> _DIRECTIONS FOR THIS TASK_: Reproduce the data below word for word, leaving out the pictures.

> _DATA RECORDS_:
"""

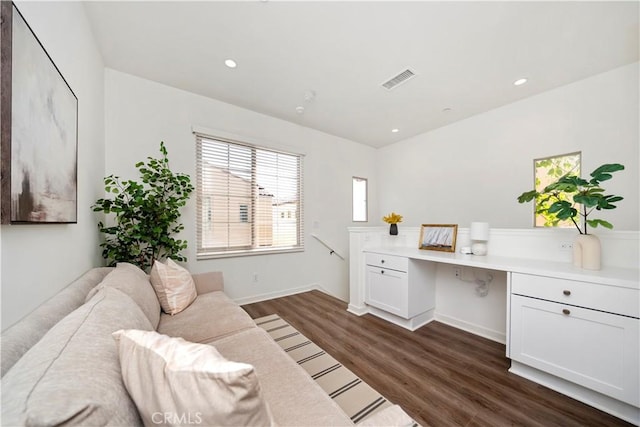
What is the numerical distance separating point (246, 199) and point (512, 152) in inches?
142

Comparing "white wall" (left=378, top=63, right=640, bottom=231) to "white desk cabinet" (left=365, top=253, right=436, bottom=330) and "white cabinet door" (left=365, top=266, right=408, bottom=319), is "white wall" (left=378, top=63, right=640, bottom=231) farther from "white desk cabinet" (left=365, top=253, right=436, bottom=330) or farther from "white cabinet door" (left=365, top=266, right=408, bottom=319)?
"white cabinet door" (left=365, top=266, right=408, bottom=319)

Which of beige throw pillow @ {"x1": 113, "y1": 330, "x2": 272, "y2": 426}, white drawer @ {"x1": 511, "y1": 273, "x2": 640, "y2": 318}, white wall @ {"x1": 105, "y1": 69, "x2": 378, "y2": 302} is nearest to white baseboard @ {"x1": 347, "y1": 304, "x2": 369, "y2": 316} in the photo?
white wall @ {"x1": 105, "y1": 69, "x2": 378, "y2": 302}

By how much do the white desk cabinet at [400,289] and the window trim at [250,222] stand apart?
128 cm

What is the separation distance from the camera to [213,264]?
2.96 m

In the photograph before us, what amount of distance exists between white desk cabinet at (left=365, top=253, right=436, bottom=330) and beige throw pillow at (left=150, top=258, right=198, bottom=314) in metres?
2.00

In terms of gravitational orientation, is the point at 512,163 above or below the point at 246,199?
above

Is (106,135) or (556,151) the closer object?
(106,135)

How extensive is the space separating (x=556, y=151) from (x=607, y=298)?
76.0 inches

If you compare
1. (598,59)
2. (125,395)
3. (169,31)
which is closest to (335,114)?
(169,31)

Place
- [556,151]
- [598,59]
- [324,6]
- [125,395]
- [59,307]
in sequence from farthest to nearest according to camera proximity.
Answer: [556,151], [598,59], [324,6], [59,307], [125,395]

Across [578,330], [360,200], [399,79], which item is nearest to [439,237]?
[578,330]

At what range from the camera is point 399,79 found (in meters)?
2.51

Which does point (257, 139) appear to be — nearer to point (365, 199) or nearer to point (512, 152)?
point (365, 199)

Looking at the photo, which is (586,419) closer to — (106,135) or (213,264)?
(213,264)
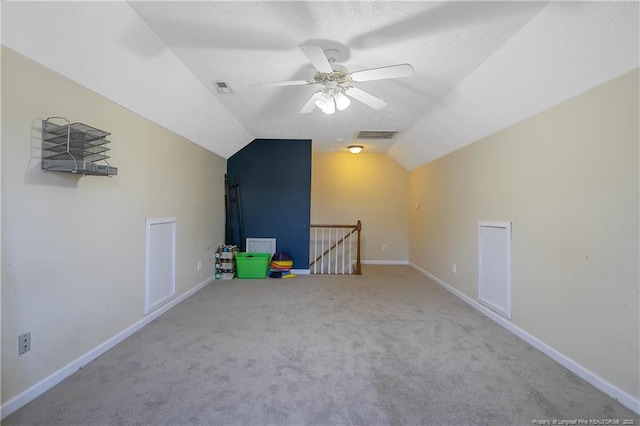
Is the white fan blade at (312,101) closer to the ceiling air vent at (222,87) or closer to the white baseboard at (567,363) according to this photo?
the ceiling air vent at (222,87)

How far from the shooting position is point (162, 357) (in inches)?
89.8

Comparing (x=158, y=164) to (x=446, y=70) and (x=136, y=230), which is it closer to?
(x=136, y=230)

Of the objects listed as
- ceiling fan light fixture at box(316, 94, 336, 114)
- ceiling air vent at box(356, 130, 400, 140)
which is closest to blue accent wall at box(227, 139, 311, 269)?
ceiling air vent at box(356, 130, 400, 140)

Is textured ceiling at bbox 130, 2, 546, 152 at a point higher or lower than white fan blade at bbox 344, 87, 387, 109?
higher

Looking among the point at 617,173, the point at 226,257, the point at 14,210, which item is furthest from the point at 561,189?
the point at 226,257

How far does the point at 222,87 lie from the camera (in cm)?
306

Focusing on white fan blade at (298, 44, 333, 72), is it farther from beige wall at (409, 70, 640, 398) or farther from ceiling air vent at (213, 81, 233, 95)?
beige wall at (409, 70, 640, 398)

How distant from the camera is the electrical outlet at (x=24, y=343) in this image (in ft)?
5.51

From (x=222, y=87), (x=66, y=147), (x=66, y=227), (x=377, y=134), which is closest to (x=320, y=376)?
(x=66, y=227)

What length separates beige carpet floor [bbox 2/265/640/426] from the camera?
5.43ft

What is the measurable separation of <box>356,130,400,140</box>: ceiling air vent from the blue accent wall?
103 cm

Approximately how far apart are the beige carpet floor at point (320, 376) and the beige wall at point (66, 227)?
0.93ft

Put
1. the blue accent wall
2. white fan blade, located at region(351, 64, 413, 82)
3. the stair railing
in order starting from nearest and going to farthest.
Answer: white fan blade, located at region(351, 64, 413, 82), the blue accent wall, the stair railing

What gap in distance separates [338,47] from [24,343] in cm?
287
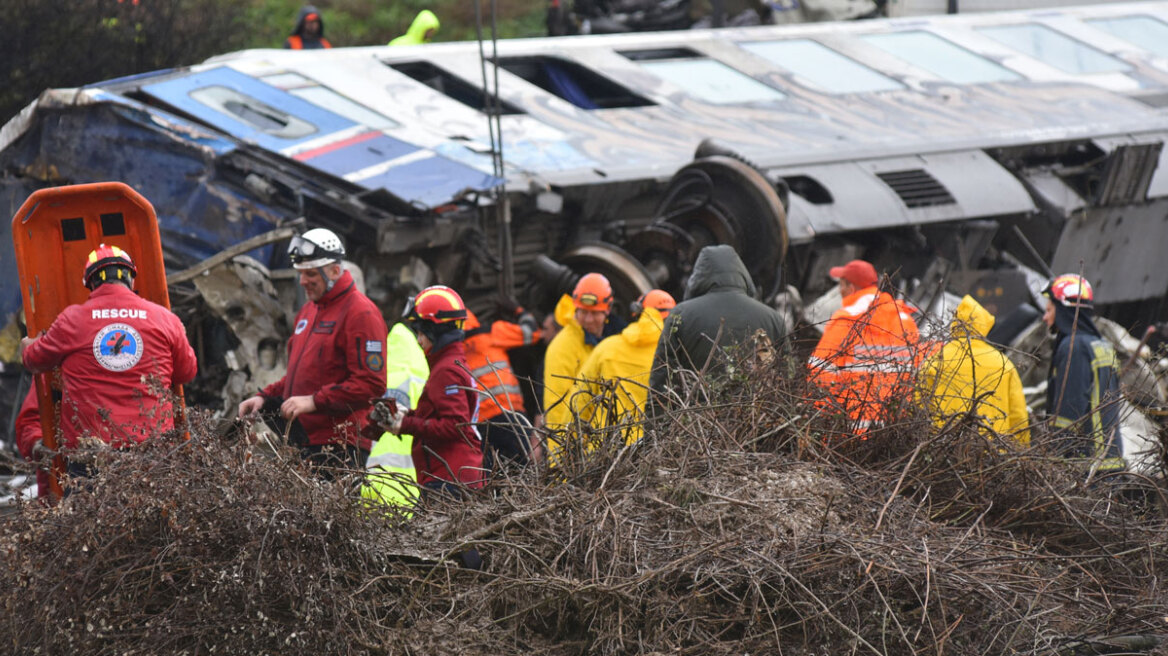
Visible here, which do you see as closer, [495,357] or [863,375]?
[863,375]

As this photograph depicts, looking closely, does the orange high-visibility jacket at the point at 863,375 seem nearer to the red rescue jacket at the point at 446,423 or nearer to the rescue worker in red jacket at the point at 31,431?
the red rescue jacket at the point at 446,423

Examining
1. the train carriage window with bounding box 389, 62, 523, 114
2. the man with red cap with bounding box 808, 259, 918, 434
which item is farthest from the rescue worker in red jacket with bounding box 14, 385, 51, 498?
the train carriage window with bounding box 389, 62, 523, 114

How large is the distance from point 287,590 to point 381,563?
0.42 metres

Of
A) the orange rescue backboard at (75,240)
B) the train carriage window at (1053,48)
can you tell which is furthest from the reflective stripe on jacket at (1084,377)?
the train carriage window at (1053,48)

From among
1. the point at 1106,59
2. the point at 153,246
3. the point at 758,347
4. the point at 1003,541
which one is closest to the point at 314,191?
the point at 153,246

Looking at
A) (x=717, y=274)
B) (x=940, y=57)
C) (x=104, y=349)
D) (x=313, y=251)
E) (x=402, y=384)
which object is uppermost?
(x=313, y=251)

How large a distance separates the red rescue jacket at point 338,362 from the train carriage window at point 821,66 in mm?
7053

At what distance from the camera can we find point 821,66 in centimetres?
1245

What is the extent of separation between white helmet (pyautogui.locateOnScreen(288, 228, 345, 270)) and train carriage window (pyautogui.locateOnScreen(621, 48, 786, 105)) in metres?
6.03

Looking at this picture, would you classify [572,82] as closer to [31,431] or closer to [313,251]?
[313,251]

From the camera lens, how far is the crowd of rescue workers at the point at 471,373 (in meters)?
5.08

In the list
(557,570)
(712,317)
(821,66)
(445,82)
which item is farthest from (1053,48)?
(557,570)

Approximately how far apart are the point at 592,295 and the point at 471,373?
142 centimetres

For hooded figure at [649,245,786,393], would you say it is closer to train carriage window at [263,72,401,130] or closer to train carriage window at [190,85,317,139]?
train carriage window at [190,85,317,139]
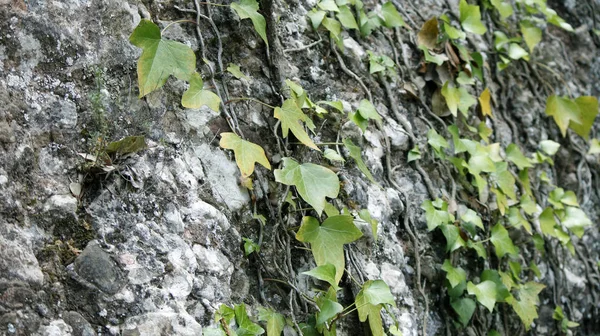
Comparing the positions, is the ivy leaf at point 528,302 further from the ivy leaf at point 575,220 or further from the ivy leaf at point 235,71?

"""

> _SOLUTION_:
What is the numerical distance separating point (246, 199) and point (512, 152) in inches?
142

Comparing "white wall" (left=378, top=63, right=640, bottom=231) to "white desk cabinet" (left=365, top=253, right=436, bottom=330) and "white cabinet door" (left=365, top=266, right=408, bottom=319), is "white wall" (left=378, top=63, right=640, bottom=231) farther from "white desk cabinet" (left=365, top=253, right=436, bottom=330) or farther from "white cabinet door" (left=365, top=266, right=408, bottom=319)?
"white cabinet door" (left=365, top=266, right=408, bottom=319)

Which of beige throw pillow @ {"x1": 113, "y1": 330, "x2": 272, "y2": 426}, white drawer @ {"x1": 511, "y1": 273, "x2": 640, "y2": 318}, white wall @ {"x1": 105, "y1": 69, "x2": 378, "y2": 302} is nearest to white baseboard @ {"x1": 347, "y1": 304, "x2": 369, "y2": 316} in the photo?
white wall @ {"x1": 105, "y1": 69, "x2": 378, "y2": 302}

By how much do the white desk cabinet at [400,289] and the window trim at [250,222] stand apart?
128 cm

What is the separation distance from the camera to [213,264]?
2.96 m

In the photograph before us, what amount of distance exists between white desk cabinet at (left=365, top=253, right=436, bottom=330) and beige throw pillow at (left=150, top=258, right=198, bottom=314) in metres?
2.00

In terms of gravitational orientation, is the point at 512,163 above or below the point at 246,199?
above

Is (106,135) or (556,151) the closer object?
(106,135)

How extensive is the space separating (x=556, y=151) from (x=607, y=298)?
76.0 inches

If you compare
1. (598,59)
2. (125,395)
3. (169,31)
which is closest to (335,114)?
(169,31)

Place
- [556,151]
- [598,59]
- [324,6]
- [125,395]
- [59,307]
in sequence from farthest to nearest according to camera proximity.
Answer: [556,151], [598,59], [324,6], [59,307], [125,395]

Across [578,330], [360,200], [399,79], which item is nearest to [439,237]?
[578,330]

At what range from the camera is point 399,79 found (in meters)?
2.51

Which does point (257, 139) appear to be — nearer to point (365, 199) or nearer to point (512, 152)?
point (365, 199)

Looking at the photo, which is (586,419) closer to — (106,135) or (213,264)?
(213,264)
Is the white fan blade at (312,101) closer to the ceiling air vent at (222,87) or closer to the white baseboard at (567,363) according to this photo?
the ceiling air vent at (222,87)

How far from the shooting position is point (162, 357) (in inches)?
89.8

Comparing (x=158, y=164) to (x=446, y=70) and (x=136, y=230), which is it closer to?
(x=136, y=230)

Of the objects listed as
- ceiling fan light fixture at box(316, 94, 336, 114)
- ceiling air vent at box(356, 130, 400, 140)
which is closest to blue accent wall at box(227, 139, 311, 269)?
ceiling air vent at box(356, 130, 400, 140)

Is textured ceiling at bbox 130, 2, 546, 152 at a point higher or lower than white fan blade at bbox 344, 87, 387, 109?
higher

Looking among the point at 617,173, the point at 226,257, the point at 14,210, which item is furthest from the point at 561,189?
the point at 226,257

How far does the point at 222,87 lie from the camera (in cm)?
306

Focusing on white fan blade at (298, 44, 333, 72), is it farther from beige wall at (409, 70, 640, 398) or farther from ceiling air vent at (213, 81, 233, 95)?
beige wall at (409, 70, 640, 398)

How distant from the camera is the electrical outlet at (x=24, y=343) in this image (in ft)?
5.51

From (x=222, y=87), (x=66, y=147), (x=66, y=227), (x=377, y=134), which is closest to (x=320, y=376)?
(x=66, y=227)

What length separates beige carpet floor [bbox 2/265/640/426] from the camera?
5.43ft

What is the measurable separation of <box>356,130,400,140</box>: ceiling air vent from the blue accent wall?
103 cm

Approximately how far apart are the beige carpet floor at point (320, 376) and the beige wall at point (66, 227)?
0.93ft

Put
1. the blue accent wall
2. white fan blade, located at region(351, 64, 413, 82)
3. the stair railing
in order starting from nearest and going to farthest.
Answer: white fan blade, located at region(351, 64, 413, 82), the blue accent wall, the stair railing

What gap in distance separates [338,47] from [24,343] in cm?
287
Visible here, which do you see as closer, [495,357] or [863,375]?
[863,375]

As this photograph depicts, looking closely, does the orange high-visibility jacket at the point at 863,375 seem nearer to the red rescue jacket at the point at 446,423 or nearer to the rescue worker in red jacket at the point at 31,431?
the red rescue jacket at the point at 446,423

Examining
1. the train carriage window with bounding box 389, 62, 523, 114
2. the man with red cap with bounding box 808, 259, 918, 434
which item is farthest from the rescue worker in red jacket with bounding box 14, 385, 51, 498?
the train carriage window with bounding box 389, 62, 523, 114

How large is the distance from point 287,590 to point 381,563?
0.42 metres

Of
A) the orange rescue backboard at (75,240)
B) the train carriage window at (1053,48)
can you tell which is furthest from the reflective stripe on jacket at (1084,377)?
the train carriage window at (1053,48)

From among
1. the point at 1106,59
2. the point at 153,246
3. the point at 758,347
4. the point at 1003,541
which one is closest to the point at 314,191?
the point at 153,246

Looking at
A) (x=717, y=274)
B) (x=940, y=57)
C) (x=104, y=349)
D) (x=313, y=251)
E) (x=402, y=384)
which object is uppermost?
(x=313, y=251)

How large a distance separates the red rescue jacket at point 338,362 from the train carriage window at point 821,66 in mm?
7053

At what distance from the camera can we find point 821,66 in centimetres?
1245

What is the extent of separation between white helmet (pyautogui.locateOnScreen(288, 228, 345, 270)) and train carriage window (pyautogui.locateOnScreen(621, 48, 786, 105)) in metres?
6.03

Looking at this picture, would you classify [572,82] as closer to [31,431] or closer to [313,251]?
[313,251]

From the camera lens, how far is the crowd of rescue workers at the point at 471,373 (in meters)?
5.08

In the list
(557,570)
(712,317)
(821,66)
(445,82)
which item is farthest from (1053,48)?
(557,570)

Approximately how far apart are the point at 592,295 and the point at 471,373?
142 centimetres

For hooded figure at [649,245,786,393], would you say it is closer to train carriage window at [263,72,401,130] or closer to train carriage window at [190,85,317,139]?
train carriage window at [190,85,317,139]
Comparing the positions, is the ivy leaf at point 528,302 further from the ivy leaf at point 575,220 or further from the ivy leaf at point 235,71?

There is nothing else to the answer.